I realize that my position is awkwardly perched at the apex of a doubly slippery slope with homicide on the right and suicide on the left, and that is precisely why I turned the phrase “surrendering a life.” The sentence of death was already pronounced so it isn’t exactly suicide. And death is only by consent so it isn’t exactly homicide either. I think to make this solution ethically sound, both the prison warden and the prisoner should simultaneously press a button or throw a switch to induce death. The death certificate could not then conclusively ascertain whether the manner of death was homicide or suicide.
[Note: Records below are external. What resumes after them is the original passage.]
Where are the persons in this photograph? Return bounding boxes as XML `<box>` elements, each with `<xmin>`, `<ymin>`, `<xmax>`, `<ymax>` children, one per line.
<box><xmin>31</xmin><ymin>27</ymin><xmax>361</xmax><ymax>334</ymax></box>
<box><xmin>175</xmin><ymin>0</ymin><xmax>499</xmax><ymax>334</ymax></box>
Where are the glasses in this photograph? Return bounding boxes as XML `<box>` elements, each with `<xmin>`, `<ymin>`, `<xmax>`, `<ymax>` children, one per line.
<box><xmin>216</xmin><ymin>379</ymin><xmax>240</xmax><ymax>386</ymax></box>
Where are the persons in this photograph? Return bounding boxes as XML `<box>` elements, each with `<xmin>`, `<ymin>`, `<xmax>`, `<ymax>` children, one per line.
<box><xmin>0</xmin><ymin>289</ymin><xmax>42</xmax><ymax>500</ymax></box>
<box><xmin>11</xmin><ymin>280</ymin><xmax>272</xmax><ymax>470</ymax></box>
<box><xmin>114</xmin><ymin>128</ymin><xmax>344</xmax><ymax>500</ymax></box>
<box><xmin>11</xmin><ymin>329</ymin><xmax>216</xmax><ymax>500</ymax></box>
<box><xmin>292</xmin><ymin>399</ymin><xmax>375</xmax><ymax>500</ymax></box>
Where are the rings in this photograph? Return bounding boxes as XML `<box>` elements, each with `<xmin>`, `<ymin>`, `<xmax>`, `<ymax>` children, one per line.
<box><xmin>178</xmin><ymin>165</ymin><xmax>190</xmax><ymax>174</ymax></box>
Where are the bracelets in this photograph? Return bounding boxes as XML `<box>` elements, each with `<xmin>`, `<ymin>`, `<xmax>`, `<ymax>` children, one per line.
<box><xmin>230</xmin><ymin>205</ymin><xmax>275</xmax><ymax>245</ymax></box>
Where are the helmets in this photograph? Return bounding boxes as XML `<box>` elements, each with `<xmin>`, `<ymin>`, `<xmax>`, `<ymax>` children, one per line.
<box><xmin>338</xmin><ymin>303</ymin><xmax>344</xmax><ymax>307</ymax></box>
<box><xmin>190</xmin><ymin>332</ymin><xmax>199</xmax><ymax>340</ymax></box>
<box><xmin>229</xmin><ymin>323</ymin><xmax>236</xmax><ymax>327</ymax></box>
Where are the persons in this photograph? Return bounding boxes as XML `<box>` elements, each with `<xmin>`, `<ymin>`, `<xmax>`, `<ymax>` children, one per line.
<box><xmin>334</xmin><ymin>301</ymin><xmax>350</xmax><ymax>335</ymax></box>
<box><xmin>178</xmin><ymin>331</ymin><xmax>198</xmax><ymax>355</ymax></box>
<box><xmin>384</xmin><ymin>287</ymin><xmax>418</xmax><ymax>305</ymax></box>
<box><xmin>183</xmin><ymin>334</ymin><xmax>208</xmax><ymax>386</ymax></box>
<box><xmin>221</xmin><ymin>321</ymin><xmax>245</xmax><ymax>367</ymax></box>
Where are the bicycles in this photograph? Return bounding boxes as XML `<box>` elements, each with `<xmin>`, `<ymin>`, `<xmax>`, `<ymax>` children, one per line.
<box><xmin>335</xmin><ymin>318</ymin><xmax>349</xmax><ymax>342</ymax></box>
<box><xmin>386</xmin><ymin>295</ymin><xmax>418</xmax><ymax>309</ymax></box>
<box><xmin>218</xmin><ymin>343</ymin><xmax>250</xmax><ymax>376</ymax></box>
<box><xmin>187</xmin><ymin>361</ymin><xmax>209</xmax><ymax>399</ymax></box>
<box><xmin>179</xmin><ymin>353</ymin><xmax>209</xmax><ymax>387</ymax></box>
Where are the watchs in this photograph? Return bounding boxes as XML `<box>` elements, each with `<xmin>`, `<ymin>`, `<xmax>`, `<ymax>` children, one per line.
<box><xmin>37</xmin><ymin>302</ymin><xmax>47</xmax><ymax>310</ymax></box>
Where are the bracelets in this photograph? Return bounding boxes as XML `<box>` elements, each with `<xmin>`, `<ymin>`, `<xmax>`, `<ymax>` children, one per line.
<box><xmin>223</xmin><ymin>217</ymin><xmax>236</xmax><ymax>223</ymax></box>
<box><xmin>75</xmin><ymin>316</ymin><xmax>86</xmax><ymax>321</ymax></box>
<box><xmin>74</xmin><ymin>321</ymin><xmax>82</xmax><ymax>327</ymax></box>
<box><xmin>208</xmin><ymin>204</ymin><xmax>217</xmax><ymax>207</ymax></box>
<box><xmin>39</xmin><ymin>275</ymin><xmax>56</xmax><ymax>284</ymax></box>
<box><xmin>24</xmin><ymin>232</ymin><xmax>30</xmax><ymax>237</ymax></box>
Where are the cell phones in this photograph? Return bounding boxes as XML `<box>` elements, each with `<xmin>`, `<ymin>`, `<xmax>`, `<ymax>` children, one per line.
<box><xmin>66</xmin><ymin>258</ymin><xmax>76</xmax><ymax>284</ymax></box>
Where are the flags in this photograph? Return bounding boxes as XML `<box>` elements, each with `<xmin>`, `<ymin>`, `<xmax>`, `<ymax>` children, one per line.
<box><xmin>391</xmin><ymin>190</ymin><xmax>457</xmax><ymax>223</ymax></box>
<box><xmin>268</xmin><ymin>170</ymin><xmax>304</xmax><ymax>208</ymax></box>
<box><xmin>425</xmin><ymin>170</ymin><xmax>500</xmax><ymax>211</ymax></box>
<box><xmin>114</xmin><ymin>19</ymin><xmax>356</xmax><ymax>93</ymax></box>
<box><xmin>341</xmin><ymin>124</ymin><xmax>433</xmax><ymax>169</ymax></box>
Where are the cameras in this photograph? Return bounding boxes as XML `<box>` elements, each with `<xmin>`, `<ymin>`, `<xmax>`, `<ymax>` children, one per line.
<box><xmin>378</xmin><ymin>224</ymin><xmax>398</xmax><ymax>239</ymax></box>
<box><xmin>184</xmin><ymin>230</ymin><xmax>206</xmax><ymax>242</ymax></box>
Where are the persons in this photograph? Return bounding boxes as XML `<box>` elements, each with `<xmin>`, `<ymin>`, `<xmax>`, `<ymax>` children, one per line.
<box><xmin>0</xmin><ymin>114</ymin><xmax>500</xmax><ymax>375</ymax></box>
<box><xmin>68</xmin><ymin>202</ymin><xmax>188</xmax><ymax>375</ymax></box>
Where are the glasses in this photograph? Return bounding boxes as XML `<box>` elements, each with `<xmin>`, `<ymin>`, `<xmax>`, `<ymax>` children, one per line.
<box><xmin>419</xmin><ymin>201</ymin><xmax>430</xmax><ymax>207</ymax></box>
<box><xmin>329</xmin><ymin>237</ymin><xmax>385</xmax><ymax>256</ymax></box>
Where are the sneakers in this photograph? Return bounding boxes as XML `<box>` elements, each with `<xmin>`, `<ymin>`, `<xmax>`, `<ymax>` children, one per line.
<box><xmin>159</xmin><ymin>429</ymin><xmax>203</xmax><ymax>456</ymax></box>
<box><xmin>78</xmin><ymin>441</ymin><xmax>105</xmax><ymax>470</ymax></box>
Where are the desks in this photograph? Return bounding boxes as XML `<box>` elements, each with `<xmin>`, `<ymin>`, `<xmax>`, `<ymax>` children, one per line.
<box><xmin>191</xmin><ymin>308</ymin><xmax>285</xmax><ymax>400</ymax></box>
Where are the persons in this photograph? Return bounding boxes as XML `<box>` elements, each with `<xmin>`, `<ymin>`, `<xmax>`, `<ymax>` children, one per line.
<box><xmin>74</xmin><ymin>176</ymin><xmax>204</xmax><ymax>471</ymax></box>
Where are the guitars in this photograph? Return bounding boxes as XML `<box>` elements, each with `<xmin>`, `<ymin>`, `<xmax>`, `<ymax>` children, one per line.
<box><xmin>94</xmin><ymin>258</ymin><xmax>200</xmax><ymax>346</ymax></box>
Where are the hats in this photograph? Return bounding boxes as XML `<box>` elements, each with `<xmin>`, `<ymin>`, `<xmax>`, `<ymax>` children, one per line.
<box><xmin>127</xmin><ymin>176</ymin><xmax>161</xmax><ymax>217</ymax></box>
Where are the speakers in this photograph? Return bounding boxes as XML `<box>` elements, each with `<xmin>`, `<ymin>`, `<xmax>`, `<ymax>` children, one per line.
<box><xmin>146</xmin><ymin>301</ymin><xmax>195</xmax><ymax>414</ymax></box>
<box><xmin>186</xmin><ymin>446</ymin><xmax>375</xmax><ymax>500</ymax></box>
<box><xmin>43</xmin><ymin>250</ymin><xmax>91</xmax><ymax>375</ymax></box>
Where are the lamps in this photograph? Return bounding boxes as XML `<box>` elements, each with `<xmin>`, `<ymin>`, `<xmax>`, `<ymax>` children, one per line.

It would necessarily remain blank or a new statement of the manner of death would have to be devised.

In some ways the homicide/suicide dilemma shadows the decisions faced by occupants of the World Trade Center on Sept 11, 2001. Understand that by no means am I comparing those innocent civilians to convicted prisoners, but rather I am attempting to remove the prior contemplation from questions of guilt and innocence, judgment and justice, ethic and law. The transposed question is this: Is leaping to one’s death from a building engulfed in flames suicide or homicide? The argument can go both ways. Persons who perish in fires are generally presumed to first lose consciousness from hypoxia or head trauma and thus are not believed to suffer the agony of flames. I cannot say what I would choose were I in that situation, but I do know that those who chose to jump knew that several strangers imposed a death sentence on them that day and somewhere in the nebulous gray they chose what seemed most fitting to them. No one can definitively judge the decision to burn or to jump as cowardice or courage or both or neither.

All human life is sacred and the loss of any life is tragic. Our society views suicide as an illness and homicide as a crime. Two wrongs do not make a right, but perhaps in the absolute midpoint lies an undefined coordinate that is neither right nor wrong. And perhaps how we embrace this hypothesis will also serve to inform our views on physician-assisted suicide.